■ **Passage**:
Roach Clowns all the time be saying, “I don’t understand God, Science, or the concept of proof!” but because their spelling is so bad it frequently comes across as “I demand scientific proof for the existence of God!”
Now because they so often want scientific observations of God Himself, they prove only what they don’t know. They are demanding physical observations of a immaterial being.
This is like asking how much water love would displace when submerged or how tall Jazz is in centimeters. On the other hand, there is a second way to take this demand. We could alter it to demand that science be used to show the existence of God (Sometimes you need to help the Roach Clowns make sense before you can answer them. This is one of those times). It is in this second way that science is of great help to the Christian Apologist. But before I explain that, I need to tell you something truly amazing about this article.
You may picture me (Stunningly good looking, hair blowing in the wind) sitting at my laptop and typing away at these articles, and most weeks that is true. However, this week I did not write ANY of this article! Not even this paragraph! I actually left my laptop out in the back yard during a nasty thunderstorm, and hail rained down on my keyboard for nearly half an hour. When it was all done, the hail strikes on the keyboard had managed to produce this entire article! Even this paragraph! Can you believe it!?!
OK, I am of course just kidding. I wrote the above paragraph. However, the rest of the article was written in exactly that way because of falling hail! Is that not AMAZING?!

■ **Complete the following**:
1: In the article about scientific proof for God, list every item named in the statement the author puts in the mouths of the "Roach Clowns" as something they do not understand.
2: Continue the article about scientific proof for God, starting after its final sentence.
The records come from an unrelated source.

■ **Record excerpts**:
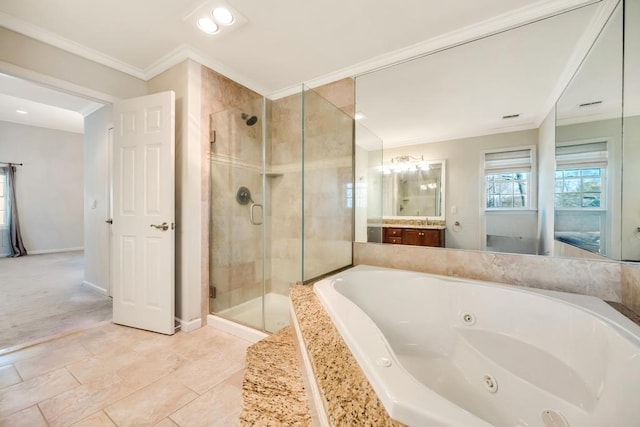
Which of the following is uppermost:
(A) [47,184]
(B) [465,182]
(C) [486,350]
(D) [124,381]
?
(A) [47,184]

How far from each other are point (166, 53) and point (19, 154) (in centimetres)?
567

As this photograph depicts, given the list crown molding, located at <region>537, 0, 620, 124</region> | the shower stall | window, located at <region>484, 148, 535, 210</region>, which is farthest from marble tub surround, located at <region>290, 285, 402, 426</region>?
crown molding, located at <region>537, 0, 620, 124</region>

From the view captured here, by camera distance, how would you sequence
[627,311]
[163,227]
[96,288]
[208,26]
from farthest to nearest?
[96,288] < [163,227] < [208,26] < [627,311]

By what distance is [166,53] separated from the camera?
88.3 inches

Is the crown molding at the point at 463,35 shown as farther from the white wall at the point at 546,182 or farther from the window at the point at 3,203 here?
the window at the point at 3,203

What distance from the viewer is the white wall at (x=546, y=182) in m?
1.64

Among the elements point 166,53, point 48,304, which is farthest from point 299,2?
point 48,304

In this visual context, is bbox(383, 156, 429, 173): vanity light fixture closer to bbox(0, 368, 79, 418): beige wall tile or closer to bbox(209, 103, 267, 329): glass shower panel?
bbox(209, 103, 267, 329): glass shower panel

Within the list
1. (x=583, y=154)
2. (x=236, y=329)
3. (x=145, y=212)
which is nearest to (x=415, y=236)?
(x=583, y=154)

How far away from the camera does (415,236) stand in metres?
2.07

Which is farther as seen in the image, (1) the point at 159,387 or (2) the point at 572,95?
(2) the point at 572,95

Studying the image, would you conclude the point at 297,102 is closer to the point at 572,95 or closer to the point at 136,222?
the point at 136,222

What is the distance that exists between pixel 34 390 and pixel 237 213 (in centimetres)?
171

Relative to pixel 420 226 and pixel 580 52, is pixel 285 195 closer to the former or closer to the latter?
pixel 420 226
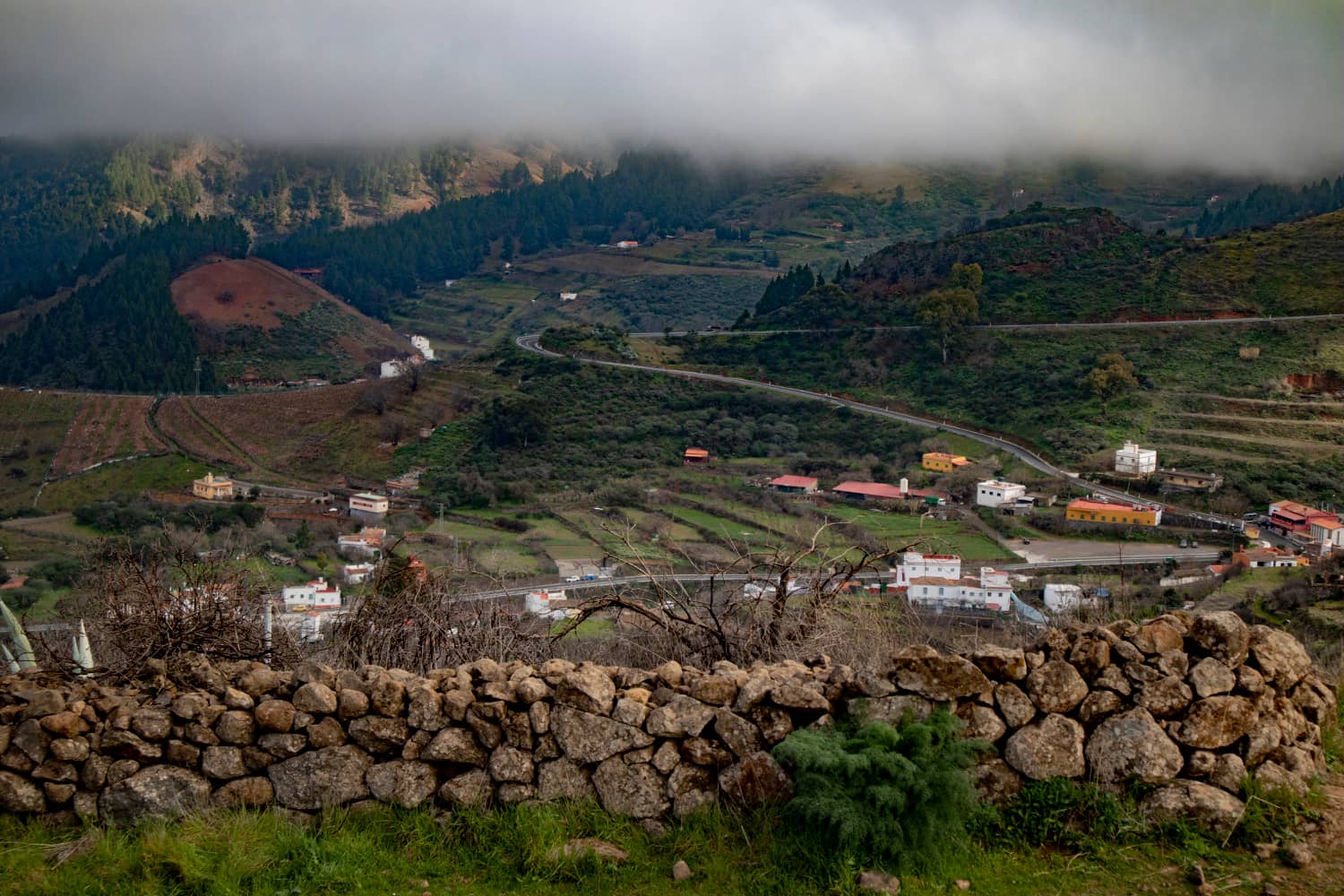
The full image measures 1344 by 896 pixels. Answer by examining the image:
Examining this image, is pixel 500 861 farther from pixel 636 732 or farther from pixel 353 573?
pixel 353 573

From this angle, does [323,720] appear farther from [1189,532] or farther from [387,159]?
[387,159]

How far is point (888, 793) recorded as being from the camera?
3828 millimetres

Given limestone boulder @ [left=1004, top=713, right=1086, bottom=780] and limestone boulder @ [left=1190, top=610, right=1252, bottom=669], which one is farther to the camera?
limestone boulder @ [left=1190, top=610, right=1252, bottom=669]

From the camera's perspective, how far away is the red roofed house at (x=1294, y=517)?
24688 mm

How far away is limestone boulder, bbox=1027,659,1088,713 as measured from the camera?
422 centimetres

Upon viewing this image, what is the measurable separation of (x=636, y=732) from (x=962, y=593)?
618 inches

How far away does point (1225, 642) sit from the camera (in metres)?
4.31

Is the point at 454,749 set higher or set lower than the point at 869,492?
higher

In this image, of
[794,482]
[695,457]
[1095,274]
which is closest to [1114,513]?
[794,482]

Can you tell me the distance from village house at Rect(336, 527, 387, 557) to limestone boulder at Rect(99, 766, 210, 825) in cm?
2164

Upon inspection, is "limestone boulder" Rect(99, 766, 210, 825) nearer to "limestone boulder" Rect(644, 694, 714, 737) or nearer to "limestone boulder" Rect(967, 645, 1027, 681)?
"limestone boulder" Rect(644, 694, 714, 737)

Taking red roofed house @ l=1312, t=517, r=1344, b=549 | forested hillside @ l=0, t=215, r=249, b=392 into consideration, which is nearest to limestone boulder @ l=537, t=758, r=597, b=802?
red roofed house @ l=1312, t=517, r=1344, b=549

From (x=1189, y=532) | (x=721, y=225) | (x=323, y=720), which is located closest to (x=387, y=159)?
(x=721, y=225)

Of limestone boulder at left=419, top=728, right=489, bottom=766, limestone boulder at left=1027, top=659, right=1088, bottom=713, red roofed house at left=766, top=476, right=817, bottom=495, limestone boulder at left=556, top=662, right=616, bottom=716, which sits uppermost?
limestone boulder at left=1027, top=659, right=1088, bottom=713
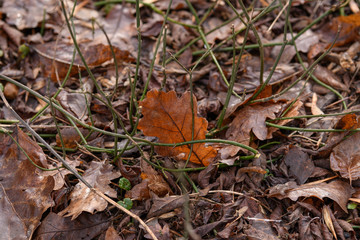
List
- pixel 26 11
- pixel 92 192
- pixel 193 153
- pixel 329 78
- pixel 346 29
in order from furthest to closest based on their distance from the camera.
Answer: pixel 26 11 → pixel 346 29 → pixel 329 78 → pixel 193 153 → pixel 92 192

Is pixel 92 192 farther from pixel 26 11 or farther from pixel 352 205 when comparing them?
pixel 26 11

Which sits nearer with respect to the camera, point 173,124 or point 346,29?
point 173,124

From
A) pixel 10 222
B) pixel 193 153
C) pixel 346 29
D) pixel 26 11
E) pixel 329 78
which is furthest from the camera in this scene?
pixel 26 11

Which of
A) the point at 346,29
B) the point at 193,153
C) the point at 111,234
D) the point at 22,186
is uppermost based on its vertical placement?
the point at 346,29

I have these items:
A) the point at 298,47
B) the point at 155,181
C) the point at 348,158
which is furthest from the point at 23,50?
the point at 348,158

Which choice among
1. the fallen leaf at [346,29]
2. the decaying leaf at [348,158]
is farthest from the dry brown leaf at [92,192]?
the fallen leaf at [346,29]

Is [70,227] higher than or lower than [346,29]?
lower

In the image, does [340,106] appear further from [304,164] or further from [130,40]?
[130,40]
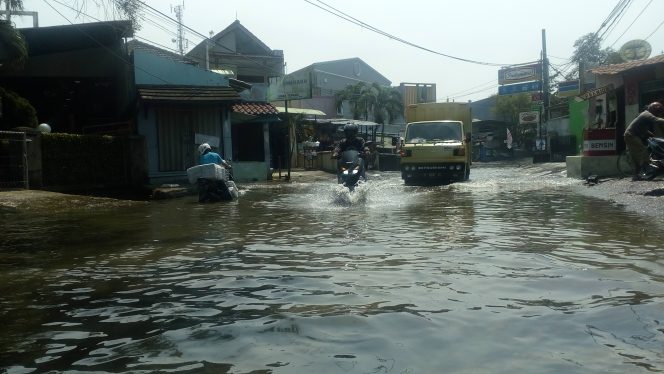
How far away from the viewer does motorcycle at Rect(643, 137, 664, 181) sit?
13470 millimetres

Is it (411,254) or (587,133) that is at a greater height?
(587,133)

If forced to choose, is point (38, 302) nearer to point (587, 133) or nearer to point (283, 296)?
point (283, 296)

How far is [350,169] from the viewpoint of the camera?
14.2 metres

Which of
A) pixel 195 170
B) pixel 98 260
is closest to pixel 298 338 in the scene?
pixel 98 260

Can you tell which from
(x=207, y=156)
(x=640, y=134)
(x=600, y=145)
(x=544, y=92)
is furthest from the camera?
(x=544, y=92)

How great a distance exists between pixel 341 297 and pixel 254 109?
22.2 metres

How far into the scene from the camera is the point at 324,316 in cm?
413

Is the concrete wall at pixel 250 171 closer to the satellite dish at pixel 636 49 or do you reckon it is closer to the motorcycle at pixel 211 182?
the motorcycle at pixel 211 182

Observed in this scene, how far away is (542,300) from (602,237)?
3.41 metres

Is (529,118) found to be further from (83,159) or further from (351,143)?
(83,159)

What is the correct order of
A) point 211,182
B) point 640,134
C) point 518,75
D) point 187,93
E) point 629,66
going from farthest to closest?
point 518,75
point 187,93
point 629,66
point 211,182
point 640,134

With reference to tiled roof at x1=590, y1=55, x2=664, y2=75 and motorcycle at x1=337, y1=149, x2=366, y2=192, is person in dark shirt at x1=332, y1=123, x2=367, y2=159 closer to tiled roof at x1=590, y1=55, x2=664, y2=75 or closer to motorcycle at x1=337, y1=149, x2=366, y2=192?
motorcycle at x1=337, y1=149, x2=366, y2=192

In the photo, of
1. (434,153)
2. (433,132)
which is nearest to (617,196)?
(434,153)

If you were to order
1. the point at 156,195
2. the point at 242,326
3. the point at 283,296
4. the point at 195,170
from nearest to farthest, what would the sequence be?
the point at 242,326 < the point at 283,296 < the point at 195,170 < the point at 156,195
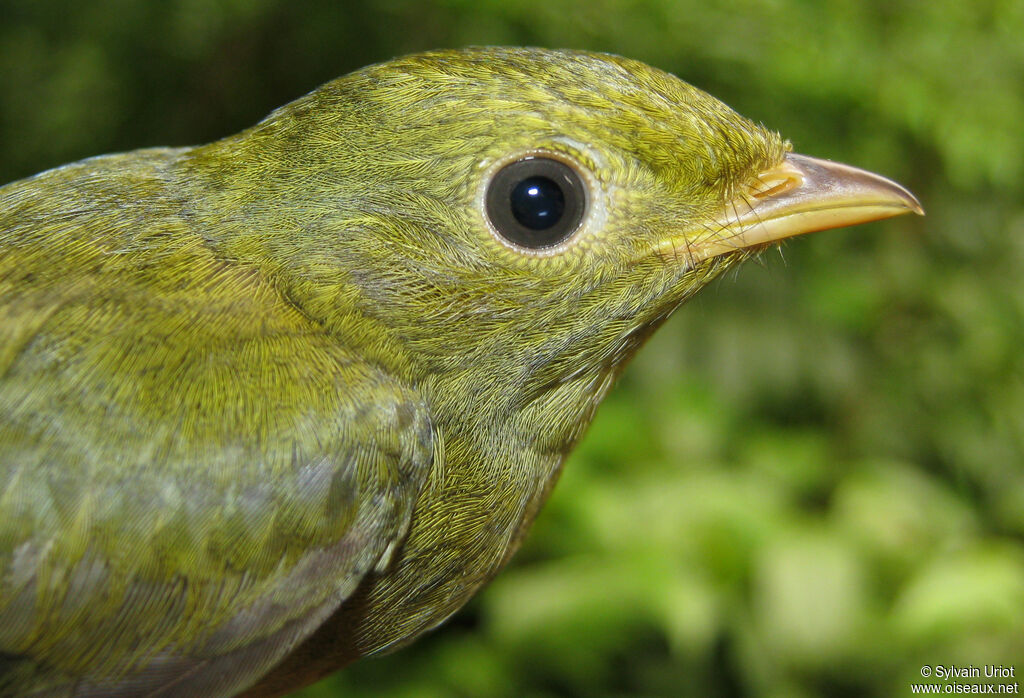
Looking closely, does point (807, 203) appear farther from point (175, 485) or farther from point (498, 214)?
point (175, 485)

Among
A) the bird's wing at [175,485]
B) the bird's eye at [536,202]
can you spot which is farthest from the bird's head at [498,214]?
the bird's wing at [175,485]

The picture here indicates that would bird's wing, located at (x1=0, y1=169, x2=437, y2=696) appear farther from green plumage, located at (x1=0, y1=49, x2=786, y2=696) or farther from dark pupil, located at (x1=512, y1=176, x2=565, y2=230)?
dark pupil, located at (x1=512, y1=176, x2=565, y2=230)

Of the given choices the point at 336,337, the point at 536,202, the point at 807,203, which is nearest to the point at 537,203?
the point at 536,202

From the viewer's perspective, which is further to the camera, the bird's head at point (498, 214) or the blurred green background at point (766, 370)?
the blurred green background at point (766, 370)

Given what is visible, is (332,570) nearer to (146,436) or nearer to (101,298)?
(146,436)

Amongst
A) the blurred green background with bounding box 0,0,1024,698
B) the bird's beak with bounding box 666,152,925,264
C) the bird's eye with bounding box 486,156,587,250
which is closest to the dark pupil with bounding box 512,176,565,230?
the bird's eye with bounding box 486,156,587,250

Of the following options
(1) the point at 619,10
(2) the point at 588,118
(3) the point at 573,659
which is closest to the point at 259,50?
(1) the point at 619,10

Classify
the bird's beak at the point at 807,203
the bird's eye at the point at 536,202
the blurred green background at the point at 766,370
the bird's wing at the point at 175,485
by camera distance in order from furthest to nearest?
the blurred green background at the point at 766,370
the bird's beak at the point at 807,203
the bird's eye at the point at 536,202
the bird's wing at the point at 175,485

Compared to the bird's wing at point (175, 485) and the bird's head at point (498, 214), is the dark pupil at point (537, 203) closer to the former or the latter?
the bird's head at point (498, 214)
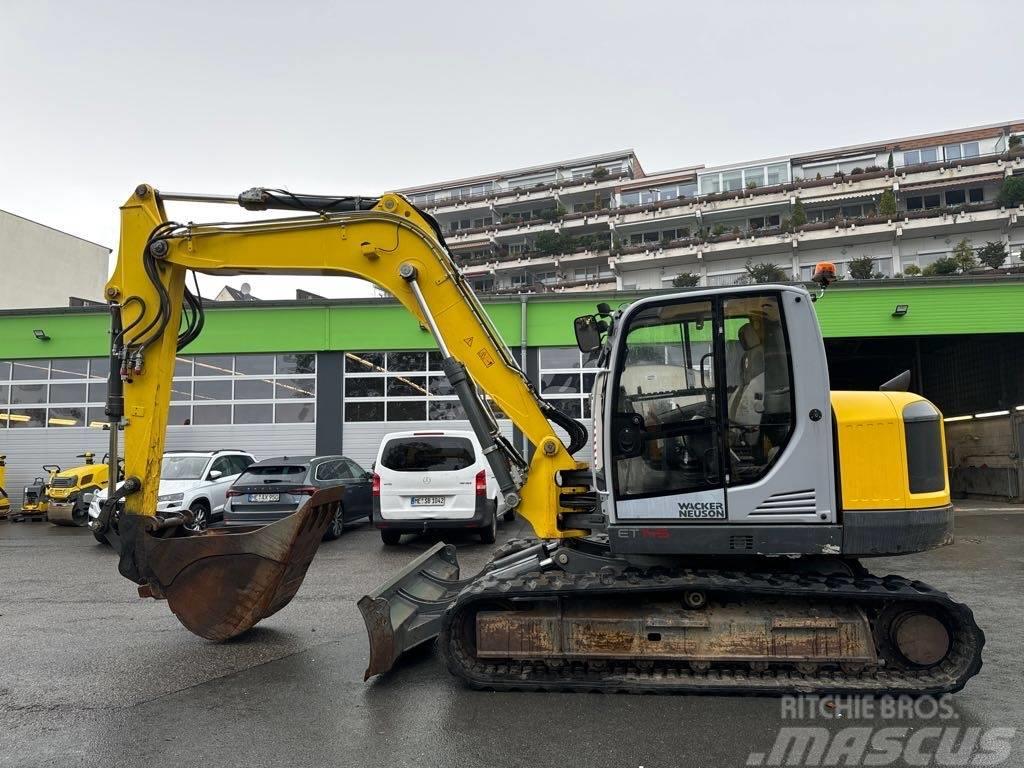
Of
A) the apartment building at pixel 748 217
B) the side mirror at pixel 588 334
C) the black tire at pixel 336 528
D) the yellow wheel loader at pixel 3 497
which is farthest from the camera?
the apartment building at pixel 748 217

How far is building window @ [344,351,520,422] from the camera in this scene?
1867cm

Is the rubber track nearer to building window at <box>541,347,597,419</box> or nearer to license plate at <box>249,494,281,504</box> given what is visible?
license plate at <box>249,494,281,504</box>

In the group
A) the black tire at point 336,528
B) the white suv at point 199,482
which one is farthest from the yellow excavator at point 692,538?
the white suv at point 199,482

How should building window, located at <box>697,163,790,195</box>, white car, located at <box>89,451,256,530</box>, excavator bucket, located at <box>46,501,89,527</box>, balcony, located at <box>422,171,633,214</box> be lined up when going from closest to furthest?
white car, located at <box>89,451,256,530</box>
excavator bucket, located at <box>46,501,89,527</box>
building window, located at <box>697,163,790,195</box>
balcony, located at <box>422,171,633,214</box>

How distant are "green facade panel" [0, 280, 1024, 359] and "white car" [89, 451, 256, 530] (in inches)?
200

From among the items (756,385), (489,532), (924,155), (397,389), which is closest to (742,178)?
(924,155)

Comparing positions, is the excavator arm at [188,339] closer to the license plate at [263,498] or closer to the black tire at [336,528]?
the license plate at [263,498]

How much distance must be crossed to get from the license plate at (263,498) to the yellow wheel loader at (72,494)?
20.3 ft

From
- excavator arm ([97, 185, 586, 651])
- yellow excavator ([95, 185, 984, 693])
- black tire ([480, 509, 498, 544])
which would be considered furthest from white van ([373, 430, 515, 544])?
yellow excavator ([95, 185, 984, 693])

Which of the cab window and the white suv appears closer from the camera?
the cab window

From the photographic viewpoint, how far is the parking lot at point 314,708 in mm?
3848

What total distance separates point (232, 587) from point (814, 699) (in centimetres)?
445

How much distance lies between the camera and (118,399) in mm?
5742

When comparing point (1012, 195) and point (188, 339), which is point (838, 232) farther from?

■ **Your written answers**:
1: God, Science, the concept of proof

2:
For what doest thou roll thine eyes? Ought I to be offended? Surely thou thinkest not that information comest from minds only? Egad and forshooth! Does thou? Then like archeologists, CSI scientists and the SETI team listening for radio signals from space, thou concludest thast information- the specified complexity which carries in it meaning- comes not from brute matter but from minds only? Not even from a well organized storm of hail on a laptop running Windows 10?
Alas poor Darwin. I knew him well Horatio. He was a man of infinite jests and silly theories pretensing to be science. And he married his first cousin. What’s with that, Horatio?
Consider how Crime Scene Investigators or Archaeologists use science.
Both will look at existing evidence, consider all of the logical and possible ways that the evidence may have been caused, and then try to determine the single most likely cause of the evidence.
CSI teams and archaeologists can often run into a common difficulty, and that is not being able to talk to the person responsible for a particular piece of evidence. When an archaeologist finds a piece of pottery made 3,000 years ago in Egypt, he may never even hope to know the name of the individual who had made it, but he knows as well as anyone that the pottery was made by a person with a mind, who chose to make that piece, as opposed to wind, sun, and rain over thousands of years. Furthermore, in thousands of years, we have never once seen a plant or animal make a piece of pottery, and thus any fragment of pottery from thousands of years ago is proof that there was a human who chose to make pottery at least that once. Even if we cannot know the man, we know the man was there.
This brings us to all of the sciences. While I could go on and on with examples for ages, I will sum up a couple of the best examples from science:
- Math and physics (Specifically the laws of thermodynamics) prove that the universe cannot be infinitely old, thus, it must have come into being. Anything that comes into being must have a cause, and that cause must have been God (To read more on that, read THIS and the previous article in this series.
- Physics and biology have shown the universe, from the very big to the very small to be AMAZINGLY fine tuned for life, and brilliantly designed. From the laws of matter and energy, to the vast amounts of information packed into every cell, as well as the irreducibly complex machinery in every living thing, we know that nothing but the greatest mind in the universe could have caused the world we know. Design demands a designer, and only a fool would try to say otherwise.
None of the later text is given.